Der Weg, den ich hier vorschlage, nämlich sanft an unsere Aufgaben heranzugehen, bedeutet  kein entweder/oder. Also nicht, dass entweder das eine so wichtig ist, dass ich mich immer durchbeißen muss, um meinen Ansprüchen oder denen der Umgebung gerecht zu werden, oder dass ich meine Aufgabe gar nicht mehr so ernst nehme, weil mir die Auszeit als Selbstzweck wichtiger wird als alles andere. Sondern es geht mir darum, beides zu verbinden.

Immer wenn ich merke, dass ich wieder anfange zu beißen, ist es an der Zeit, mich bewusst davon zu lösen und innerlich – bei aller Entschlossenheit – sanfter zu werden. Was ich mit „sanft und entschlossen“ meine, ist kein „rein in die Pause – raus aus der Pause“. Sondern ich meine eine andere Haltung.

Wenn wir uns von unserer Aufgabe mal für einen Moment lösen und etwa einen Spaziergang  machen, sollte nicht die Auszeit an sich das Ziel als Selbstzweck sein, sondern: wieder diese andere Haltung für uns zu finden. Eine Haltung, in der sich beim Gedanken an die Aufgabe unser Kiefer wieder lockert, damit wir aus dem Beiß-Modus rauskommen. Es ist eine Lockerung, aber eben keine Zerstreuung, weil die es uns nur umso schwerer macht, wieder zu einer guten Fokussierung zurückzufinden.

Viele Menschen glauben, dass Sanftheit und Entschlossenheit Gegensätze sind. Aber ich bin überzeugt, dass wir durchaus beides zusammenbringen und integrieren können. Das ist eine Form von Gewaltfreiheit: dass ich entschlossen meinen Weg gehe, aber mich nicht dazu zwinge, nicht in eine Gewalt mir selbst gegenüber verfalle. Nicht in ein „Augen zu und durch“ gehe, sondern mir sage: Ich mache jetzt eine Pause, damit ich wieder neue Energie habe.

So ist es keine Flucht, sondern es geht immer noch um die Ausrichtung auf die Aufgabe. Ich bleibe dran, ich habe meinen Fokus gesetzt, das ist mein Schwerpunkt, und ich will und werde mich nicht davon abbringen lassen. Es ist kein „weg von“, sondern ein „hin zu“.

 

Sanftes Schubsen

Für diese sanfte, aber entschlossene Haltung ist es Voraussetzung, dass überhaupt noch Energie vorhanden ist. Denn wer aus dem letzten Loch pfeift, beginnt zu kämpfen und kann nicht mehr sanft sein. Wir benötigen dafür also noch ein paar Reserven, sodass wir das Gefühl für unseren Energiezustand noch nicht völlig verloren haben.

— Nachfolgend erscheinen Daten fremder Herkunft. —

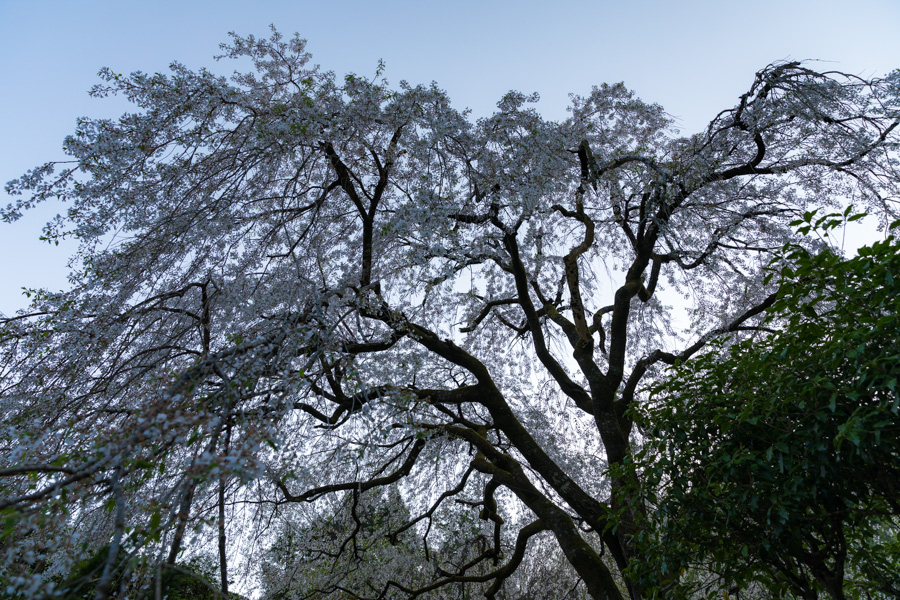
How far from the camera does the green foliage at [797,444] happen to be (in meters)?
2.51

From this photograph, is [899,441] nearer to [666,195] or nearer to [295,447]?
[295,447]

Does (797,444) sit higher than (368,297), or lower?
lower

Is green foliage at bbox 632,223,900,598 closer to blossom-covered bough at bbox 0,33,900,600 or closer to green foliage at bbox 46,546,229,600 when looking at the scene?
blossom-covered bough at bbox 0,33,900,600

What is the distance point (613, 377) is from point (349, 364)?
137 inches

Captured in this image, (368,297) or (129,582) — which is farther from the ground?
(368,297)

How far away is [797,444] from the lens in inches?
110

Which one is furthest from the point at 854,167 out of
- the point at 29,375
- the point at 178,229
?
the point at 29,375

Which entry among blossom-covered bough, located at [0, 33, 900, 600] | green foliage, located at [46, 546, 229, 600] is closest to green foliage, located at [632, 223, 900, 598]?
blossom-covered bough, located at [0, 33, 900, 600]

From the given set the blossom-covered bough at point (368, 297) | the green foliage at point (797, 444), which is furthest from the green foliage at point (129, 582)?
the green foliage at point (797, 444)

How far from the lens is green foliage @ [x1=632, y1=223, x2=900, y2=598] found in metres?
2.51

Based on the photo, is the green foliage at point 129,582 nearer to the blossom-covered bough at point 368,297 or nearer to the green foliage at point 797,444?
the blossom-covered bough at point 368,297

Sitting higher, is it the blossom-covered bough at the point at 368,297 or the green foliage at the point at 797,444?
the blossom-covered bough at the point at 368,297

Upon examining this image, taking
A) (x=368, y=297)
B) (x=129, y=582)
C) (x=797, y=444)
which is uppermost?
(x=368, y=297)

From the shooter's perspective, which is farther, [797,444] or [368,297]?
[368,297]
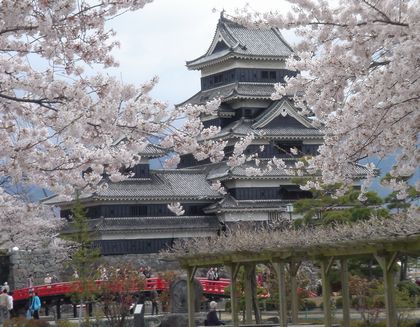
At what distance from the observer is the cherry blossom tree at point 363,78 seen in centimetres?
1112

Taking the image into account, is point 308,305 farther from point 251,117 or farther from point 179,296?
point 251,117

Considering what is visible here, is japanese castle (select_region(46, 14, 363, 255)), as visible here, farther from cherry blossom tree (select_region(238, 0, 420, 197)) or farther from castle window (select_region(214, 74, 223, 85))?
cherry blossom tree (select_region(238, 0, 420, 197))

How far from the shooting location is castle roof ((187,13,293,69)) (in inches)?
2077

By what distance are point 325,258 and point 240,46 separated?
35055 mm

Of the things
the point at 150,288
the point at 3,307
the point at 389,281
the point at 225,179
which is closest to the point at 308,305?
the point at 150,288

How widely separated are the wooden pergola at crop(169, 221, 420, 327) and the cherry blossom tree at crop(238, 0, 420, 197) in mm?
1841

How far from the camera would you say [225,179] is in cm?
5031

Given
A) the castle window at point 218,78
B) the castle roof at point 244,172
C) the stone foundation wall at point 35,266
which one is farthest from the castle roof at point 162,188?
the castle window at point 218,78

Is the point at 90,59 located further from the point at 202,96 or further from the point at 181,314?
the point at 202,96

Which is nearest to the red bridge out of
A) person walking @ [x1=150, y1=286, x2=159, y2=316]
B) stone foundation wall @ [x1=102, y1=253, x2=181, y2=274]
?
person walking @ [x1=150, y1=286, x2=159, y2=316]

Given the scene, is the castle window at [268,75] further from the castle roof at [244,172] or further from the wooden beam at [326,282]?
the wooden beam at [326,282]

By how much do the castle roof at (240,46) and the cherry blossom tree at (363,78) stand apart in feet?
128

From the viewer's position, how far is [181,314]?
27.8 m

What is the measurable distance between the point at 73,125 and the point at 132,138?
1.41m
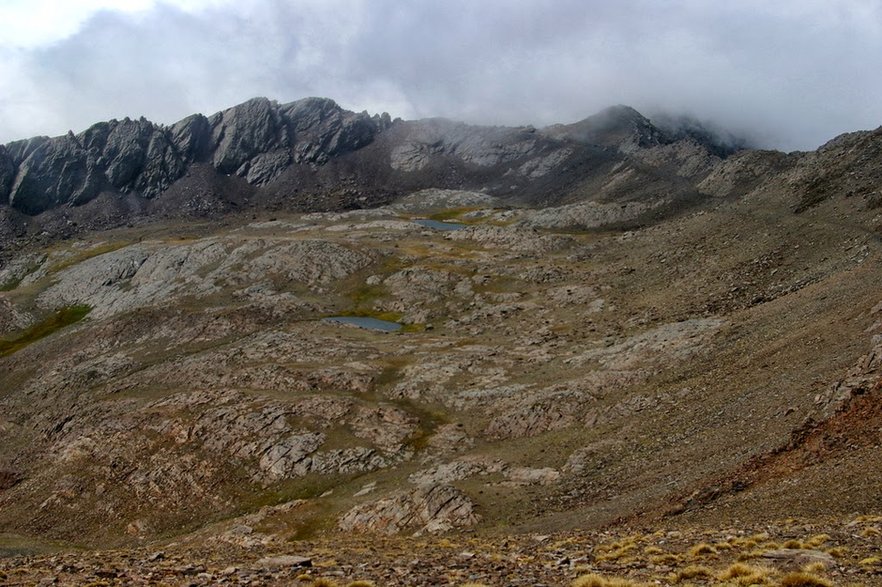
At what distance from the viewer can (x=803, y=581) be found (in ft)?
61.3

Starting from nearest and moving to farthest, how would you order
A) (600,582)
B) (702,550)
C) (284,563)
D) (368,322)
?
(600,582)
(702,550)
(284,563)
(368,322)

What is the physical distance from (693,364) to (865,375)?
83.8ft

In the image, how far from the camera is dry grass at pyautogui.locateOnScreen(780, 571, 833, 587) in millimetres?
18453

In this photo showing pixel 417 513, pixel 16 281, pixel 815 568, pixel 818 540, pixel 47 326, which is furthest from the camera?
pixel 16 281

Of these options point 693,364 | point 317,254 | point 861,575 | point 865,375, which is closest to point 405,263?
point 317,254

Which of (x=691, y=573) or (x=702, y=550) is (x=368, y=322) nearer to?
(x=702, y=550)

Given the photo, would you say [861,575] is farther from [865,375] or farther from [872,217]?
[872,217]

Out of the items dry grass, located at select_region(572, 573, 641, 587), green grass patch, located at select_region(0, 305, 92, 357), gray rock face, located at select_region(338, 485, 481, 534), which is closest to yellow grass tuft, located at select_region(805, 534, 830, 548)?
dry grass, located at select_region(572, 573, 641, 587)

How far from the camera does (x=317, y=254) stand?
147 metres

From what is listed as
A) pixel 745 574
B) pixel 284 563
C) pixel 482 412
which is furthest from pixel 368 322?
pixel 745 574

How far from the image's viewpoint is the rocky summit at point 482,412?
28438 millimetres

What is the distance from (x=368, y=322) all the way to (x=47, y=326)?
82808mm

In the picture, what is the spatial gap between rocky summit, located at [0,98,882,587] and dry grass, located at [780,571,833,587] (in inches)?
2.6

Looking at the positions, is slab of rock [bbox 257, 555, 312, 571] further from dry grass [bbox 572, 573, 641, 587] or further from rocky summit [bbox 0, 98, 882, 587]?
dry grass [bbox 572, 573, 641, 587]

Der Sinn der Pause ist es, dass ich mich wieder innerlich sammeln kann, mich mehr darin betrachte, wie ich mich eigentlich fühle. Die Beobachtung meiner selbst kann mir Auskunft darüber geben: Wie bin ich denn in meiner Haltung mit dieser Aufgabe, wenn ich sie sanft und entschlossen erfülle? Wie kann ich meine Aufgaben in dieser anderen Haltung angehen? Wie ist das, wenn ich mich meinem Text sanfter widme oder meiner Steuererklärung oder dem Bügeln?

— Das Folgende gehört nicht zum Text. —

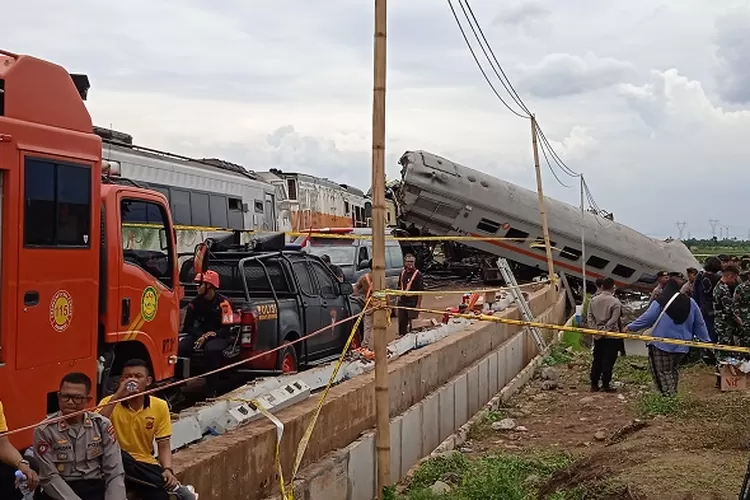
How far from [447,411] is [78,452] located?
685cm

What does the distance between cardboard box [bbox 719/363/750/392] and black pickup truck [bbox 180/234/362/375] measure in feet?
15.4

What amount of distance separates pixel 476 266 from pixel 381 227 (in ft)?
90.5

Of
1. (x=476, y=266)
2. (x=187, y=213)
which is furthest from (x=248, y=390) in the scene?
(x=476, y=266)

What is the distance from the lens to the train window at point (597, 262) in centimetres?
3222

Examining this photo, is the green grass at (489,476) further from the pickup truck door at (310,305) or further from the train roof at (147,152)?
the train roof at (147,152)

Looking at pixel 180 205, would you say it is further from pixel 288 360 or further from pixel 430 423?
pixel 430 423

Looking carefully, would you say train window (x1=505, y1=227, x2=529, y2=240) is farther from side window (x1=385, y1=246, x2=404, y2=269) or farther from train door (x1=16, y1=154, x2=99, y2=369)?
train door (x1=16, y1=154, x2=99, y2=369)

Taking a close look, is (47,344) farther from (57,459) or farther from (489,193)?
(489,193)

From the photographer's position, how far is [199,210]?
17.4m

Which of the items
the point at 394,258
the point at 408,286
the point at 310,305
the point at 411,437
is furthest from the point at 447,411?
the point at 394,258

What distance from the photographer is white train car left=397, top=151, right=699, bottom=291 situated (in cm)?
2964

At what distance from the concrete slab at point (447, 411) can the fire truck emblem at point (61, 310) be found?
490 centimetres

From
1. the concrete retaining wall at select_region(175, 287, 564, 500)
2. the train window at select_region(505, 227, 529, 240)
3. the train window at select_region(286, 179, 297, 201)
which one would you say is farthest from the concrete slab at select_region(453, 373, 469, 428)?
the train window at select_region(505, 227, 529, 240)

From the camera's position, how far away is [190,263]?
11289 millimetres
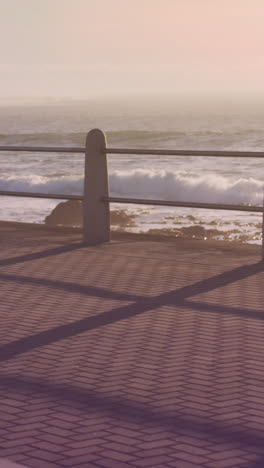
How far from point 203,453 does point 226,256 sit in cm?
471

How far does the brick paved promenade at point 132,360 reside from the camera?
348cm

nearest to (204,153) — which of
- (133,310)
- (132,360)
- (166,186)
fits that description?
(133,310)

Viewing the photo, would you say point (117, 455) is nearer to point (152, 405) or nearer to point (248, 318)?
point (152, 405)

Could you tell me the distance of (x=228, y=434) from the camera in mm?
3580

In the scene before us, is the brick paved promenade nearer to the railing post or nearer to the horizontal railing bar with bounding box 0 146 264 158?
the railing post

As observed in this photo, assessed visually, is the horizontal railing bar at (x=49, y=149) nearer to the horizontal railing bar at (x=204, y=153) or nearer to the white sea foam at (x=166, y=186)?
the horizontal railing bar at (x=204, y=153)

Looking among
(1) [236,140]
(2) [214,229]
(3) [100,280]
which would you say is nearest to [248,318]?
(3) [100,280]

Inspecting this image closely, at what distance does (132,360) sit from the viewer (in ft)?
15.4

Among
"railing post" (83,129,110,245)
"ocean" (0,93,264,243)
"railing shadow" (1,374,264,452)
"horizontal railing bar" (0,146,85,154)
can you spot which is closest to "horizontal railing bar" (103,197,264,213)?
"railing post" (83,129,110,245)

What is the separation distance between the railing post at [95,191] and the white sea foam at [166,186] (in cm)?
2586

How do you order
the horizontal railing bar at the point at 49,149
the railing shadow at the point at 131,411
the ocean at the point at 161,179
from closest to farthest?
the railing shadow at the point at 131,411
the horizontal railing bar at the point at 49,149
the ocean at the point at 161,179

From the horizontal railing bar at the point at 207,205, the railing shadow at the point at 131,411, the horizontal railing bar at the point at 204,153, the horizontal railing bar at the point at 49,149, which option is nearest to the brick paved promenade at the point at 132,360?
the railing shadow at the point at 131,411

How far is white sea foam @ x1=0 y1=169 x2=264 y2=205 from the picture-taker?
36125mm

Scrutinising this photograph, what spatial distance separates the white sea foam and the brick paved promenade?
27460mm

Das sollte sanft sein, doch es schließt einen sanften Druck nicht aus. Es gibt auch so etwas wie ein sanftes Schubsen, ohne Gewalt, achtsam mir gegenüber, und ohne mein Ziel aus den Augen zu verlieren.

Eine Verbindung zwischen Sanftheit und Entschlossenheit, von Loslassen und Durchhalten  tut uns gut, weil wir dann aus der Haltung herauskommen: Durchhalten sei Quatsch, sei ja nur Askese, das Leben zu genießen hätte Priorität. Denn in dieser Haltung würde uns ein Teil unserer Stärke verloren gehen.

Es ist etwas Gutes und Wertvolles für uns alle, wenn wir dazu in der Lage sind, zielorientiert zu handeln. Wenn wir auch bei größeren Aufgaben wirklich durchhalten – Aufgaben, die wir eben nicht voller verkrampfter Anstrengung in einem Rutsch erledigen müssen, sondern die wir mit Pausen sanft unterteilen –  dann können wir entschlossen und wirklich gestärkt wieder zurückkommen.

Ich wünsche Ihnen, dass Sie zu dieser Haltung finden können. Und bitte drücken Sie mir die Daumen, dass auch mir das in meinem Urlaub gelingt, in den ich mich nun hiermit verabschiede.